New York Times Editor Resigns over a controversial op-ed about military and protest.☕☕☕

Ayyyeee… What’s Goodie Everyone. So I got some tea and it involves a New York Times Editor resigning over a controversial op-ed.

New York Times on Sunday announced the resignation of its editorial page editor James Bennet, who had held the position since May 2016, and the reassignment of deputy editorial page editor James Dao to the newsroom.

The announcement comes three days after Bennet acknowledged that he had not read, before publication, a controversial op-ed from Sen. Tom Cotton (R.-Ark.) headlined “Send in the Troops,” which called for military intervention in U.S. cities where protests over police brutality have ignited violence.

The New York Times staffers spoke out on Twitter on Wednesday evening to denounce their newspaper’s decision to run the essay shortly after it appeared online, calling it inflammatory and saying it contained assertions debunked as misinformation by the Times’s own reporting; several hundred later signed a letter objecting to it.

Dozens of Times reporters, columnists and editors had rebuked the paper’s editorial page Wednesday night for publishing the op-ed, in which Cotton stated that “rioters have plunged many American cities into anarchy” and that an “overwhelming show of force” is needed to “restore order to our streets.”

Bennet and the paper’s publisher initially defended the publication of the piece, arguing the benefits of an editorial page that includes diverse viewpoints. But by Thursday evening, a little more than 24 hours after it published, the Times abruptly said the op-ed was the result of a “rushed editorial process” and “did not meet our standards.” A lengthy editor’s note to the column was added.

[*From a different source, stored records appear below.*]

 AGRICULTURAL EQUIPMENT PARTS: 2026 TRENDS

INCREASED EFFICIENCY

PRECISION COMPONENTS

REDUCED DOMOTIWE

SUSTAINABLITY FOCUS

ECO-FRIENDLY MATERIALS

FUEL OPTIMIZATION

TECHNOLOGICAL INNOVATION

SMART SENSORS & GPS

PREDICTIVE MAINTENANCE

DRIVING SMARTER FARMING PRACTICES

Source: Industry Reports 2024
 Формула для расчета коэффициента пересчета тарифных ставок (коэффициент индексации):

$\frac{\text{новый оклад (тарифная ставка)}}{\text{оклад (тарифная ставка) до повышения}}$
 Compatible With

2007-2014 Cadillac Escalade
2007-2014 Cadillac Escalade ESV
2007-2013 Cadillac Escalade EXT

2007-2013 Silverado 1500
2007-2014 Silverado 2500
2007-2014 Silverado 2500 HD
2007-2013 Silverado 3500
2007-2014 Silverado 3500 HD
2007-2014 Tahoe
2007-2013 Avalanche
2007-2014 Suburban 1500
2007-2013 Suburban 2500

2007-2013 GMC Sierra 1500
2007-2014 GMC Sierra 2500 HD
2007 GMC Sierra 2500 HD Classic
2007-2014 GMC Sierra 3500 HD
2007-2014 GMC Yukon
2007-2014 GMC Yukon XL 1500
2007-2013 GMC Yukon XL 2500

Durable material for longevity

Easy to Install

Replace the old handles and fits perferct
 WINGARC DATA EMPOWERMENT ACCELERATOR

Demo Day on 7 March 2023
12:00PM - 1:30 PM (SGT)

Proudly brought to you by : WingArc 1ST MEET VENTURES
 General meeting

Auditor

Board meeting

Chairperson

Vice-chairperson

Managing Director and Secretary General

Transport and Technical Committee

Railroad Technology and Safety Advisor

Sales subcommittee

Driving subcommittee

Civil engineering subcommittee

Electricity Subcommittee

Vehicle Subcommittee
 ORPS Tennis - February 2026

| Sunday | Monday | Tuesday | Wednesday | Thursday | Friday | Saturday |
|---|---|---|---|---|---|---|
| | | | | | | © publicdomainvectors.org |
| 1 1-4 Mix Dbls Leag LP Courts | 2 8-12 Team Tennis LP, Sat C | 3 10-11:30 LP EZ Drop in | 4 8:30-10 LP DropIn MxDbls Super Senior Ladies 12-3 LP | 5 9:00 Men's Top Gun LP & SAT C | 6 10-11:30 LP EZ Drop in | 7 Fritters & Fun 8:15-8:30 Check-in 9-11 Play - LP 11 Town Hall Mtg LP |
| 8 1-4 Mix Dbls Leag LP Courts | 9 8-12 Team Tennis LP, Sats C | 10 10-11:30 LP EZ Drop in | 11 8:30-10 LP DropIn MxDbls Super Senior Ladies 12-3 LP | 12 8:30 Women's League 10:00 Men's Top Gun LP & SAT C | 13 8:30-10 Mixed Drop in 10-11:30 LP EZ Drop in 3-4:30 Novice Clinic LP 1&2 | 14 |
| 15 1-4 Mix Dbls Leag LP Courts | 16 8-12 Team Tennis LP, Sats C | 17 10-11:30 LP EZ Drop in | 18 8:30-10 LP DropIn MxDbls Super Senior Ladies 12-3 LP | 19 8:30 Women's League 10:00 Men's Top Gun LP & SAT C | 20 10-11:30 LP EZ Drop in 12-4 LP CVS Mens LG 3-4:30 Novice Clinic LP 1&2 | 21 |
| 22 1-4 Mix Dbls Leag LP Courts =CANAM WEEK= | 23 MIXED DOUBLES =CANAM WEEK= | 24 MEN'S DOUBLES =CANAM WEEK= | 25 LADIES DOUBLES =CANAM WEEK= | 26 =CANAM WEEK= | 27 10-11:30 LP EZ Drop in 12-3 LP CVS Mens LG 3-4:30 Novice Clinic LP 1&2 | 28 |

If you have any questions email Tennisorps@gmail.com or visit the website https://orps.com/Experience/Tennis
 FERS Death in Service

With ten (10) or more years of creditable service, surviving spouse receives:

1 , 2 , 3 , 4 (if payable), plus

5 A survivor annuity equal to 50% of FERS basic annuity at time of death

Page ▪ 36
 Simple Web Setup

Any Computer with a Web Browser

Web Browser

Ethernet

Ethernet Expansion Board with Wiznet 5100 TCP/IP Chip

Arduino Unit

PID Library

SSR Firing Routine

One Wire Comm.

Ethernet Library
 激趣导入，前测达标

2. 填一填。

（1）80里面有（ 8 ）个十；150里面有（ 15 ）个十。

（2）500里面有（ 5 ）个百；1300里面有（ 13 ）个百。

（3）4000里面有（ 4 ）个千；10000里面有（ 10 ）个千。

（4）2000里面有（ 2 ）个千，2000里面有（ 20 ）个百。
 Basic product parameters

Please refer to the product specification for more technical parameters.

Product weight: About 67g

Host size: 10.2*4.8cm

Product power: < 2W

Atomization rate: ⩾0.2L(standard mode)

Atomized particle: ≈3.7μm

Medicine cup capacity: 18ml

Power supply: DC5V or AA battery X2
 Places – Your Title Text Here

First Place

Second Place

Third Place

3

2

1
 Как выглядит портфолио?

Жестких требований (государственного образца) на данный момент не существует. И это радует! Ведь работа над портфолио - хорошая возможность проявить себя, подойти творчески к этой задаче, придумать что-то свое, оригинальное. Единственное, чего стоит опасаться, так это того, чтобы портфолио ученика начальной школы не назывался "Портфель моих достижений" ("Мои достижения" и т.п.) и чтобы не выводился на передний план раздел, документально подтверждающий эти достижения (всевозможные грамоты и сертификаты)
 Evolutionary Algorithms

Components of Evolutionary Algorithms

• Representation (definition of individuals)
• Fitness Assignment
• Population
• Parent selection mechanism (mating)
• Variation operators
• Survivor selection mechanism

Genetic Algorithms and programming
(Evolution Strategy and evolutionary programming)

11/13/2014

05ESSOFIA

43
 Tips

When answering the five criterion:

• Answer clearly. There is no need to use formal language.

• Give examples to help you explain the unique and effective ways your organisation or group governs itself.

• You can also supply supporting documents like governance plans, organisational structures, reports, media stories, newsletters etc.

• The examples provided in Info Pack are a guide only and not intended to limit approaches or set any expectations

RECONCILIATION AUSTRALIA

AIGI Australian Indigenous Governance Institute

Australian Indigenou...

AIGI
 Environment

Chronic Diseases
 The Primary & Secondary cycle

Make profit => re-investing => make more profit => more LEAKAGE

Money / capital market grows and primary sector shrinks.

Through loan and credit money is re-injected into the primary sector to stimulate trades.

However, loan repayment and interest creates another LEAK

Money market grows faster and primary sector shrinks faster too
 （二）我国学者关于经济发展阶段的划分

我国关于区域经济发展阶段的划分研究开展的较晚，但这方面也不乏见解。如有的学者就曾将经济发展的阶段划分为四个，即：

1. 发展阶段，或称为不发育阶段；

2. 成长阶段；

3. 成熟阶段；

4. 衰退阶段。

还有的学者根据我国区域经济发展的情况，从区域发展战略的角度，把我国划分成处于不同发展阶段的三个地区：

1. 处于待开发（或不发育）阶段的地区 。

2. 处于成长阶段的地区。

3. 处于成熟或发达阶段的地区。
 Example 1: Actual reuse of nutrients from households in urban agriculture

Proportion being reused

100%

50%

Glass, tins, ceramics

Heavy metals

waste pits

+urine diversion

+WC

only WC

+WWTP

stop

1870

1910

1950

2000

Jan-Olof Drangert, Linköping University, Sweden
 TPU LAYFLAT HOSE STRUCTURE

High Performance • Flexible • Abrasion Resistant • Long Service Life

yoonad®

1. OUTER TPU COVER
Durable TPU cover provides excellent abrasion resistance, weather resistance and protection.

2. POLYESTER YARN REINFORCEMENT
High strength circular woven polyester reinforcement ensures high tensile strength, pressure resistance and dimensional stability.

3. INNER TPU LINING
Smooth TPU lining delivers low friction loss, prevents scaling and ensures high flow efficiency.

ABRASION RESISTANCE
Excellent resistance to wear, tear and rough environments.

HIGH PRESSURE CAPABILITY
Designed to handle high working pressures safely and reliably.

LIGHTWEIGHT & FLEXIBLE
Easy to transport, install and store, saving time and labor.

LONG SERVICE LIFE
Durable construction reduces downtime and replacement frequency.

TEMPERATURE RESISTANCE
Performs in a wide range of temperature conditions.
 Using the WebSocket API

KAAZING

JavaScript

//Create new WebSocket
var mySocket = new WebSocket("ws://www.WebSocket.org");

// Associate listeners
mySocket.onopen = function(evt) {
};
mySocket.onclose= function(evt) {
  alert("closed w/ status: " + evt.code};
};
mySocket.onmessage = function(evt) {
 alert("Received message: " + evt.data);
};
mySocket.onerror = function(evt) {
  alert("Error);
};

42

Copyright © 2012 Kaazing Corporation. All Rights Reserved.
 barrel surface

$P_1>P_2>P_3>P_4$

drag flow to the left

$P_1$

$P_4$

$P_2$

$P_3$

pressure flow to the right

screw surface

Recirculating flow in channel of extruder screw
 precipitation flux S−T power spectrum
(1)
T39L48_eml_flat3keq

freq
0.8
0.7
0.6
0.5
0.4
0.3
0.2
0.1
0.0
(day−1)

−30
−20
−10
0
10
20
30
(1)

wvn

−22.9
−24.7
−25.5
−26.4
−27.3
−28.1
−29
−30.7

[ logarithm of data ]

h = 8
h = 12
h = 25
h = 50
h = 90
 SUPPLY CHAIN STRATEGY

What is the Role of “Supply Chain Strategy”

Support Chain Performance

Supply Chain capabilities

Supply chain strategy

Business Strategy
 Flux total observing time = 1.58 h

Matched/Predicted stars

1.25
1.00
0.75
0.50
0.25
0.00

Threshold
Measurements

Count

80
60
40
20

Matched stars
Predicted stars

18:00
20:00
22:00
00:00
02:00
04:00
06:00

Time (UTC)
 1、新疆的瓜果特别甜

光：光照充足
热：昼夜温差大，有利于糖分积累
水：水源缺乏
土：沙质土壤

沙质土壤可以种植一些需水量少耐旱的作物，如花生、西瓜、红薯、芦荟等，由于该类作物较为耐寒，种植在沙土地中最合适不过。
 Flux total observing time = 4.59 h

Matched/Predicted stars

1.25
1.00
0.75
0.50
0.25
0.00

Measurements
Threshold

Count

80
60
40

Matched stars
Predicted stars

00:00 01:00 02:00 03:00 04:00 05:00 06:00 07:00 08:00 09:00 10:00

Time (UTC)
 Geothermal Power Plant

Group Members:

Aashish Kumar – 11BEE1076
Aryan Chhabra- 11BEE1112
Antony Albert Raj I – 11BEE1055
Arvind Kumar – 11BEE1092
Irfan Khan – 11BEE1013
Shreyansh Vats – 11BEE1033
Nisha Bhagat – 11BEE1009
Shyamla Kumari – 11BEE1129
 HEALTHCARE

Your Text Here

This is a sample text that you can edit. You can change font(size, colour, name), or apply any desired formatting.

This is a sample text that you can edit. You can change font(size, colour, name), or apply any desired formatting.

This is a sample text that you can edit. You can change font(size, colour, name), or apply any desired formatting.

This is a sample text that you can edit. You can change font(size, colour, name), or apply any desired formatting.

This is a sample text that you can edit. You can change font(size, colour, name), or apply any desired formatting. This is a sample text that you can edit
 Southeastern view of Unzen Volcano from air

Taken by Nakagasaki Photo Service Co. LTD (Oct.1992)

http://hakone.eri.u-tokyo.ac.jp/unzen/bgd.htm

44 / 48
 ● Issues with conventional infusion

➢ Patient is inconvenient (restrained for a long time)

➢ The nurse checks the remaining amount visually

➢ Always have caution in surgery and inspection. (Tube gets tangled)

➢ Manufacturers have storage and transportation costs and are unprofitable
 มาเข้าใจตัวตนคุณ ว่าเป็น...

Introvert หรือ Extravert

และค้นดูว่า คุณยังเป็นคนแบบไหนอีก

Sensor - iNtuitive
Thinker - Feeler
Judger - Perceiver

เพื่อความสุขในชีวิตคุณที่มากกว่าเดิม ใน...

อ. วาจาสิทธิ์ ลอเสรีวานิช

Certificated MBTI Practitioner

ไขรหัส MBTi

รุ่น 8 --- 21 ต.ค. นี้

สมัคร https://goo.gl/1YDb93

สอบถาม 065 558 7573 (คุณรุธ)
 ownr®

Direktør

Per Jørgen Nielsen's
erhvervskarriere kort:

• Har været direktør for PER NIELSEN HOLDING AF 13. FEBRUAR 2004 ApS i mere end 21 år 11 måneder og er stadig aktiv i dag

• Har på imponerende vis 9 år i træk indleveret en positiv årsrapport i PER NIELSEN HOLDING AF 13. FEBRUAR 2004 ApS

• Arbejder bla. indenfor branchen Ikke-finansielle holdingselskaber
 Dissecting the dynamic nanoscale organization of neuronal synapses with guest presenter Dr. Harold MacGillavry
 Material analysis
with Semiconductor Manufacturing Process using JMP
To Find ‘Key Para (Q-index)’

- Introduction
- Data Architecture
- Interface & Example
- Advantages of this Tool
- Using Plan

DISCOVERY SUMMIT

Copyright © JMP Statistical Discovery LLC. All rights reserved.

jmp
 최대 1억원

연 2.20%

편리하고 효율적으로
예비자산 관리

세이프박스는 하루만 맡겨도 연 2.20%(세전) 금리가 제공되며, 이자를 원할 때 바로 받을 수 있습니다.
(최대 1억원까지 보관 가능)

The Times reported on Thursday that the Cotton op-ed was handled by an editor named Adam Rubenstein who shrugged off accuracy issues raised by a photo editor, and that Bennet had acknowledged in a meeting that he had not read it. Dao, Bennet’s deputy, told colleagues in internal messages reviewed by The Post that he had read the op-ed and that it had been fact checked.

Bennet also oversaw the section through several high profile controversies, including one that led to legal action by Sarah Palin, who accused the Times of linking her to the 2011 shooting of Gabrielle Giffords, and an op-ed by conservative columnist Bret Stephens, in which he seemed to compare a professor calling him a bedbug on Twitter to the Nazis’ treatment of Jews during the Holocaust.

Bennet has not publicly commented since Thursday. Colleagues said he broke down in tears during a meeting with one staffer, saying that he felt he had let his colleagues down.

There were Several writers who objected to the piece said they recognized the editorial page was a place to publish varying viewpoints, but called the Cotton op-ed irresponsible. Internally, staffers called for greater transparency, and several of the newspaper’s sections held intense meetings.

According to The Washington Post; a phone interview Conducted Sunday; Author Ochs Sulzberger Who is a publisher of the New York Times; acknowledged that the turmoil over Cotton’s piece and Bennet’s subsequent resignation had been challenging for the entire Times organization part of a tumultuous period that began before he was named publisher in January 2018 and has included the rise of misinformation, the attacks on the press by President Trump, and “the collapse of the news ecosystem.”

He gave James Bennet warm praise for broadening the ranks of columnists at the Times, and of reinvigorating the staff written editorials to lead crusades on issues such as privacy and economic inequality.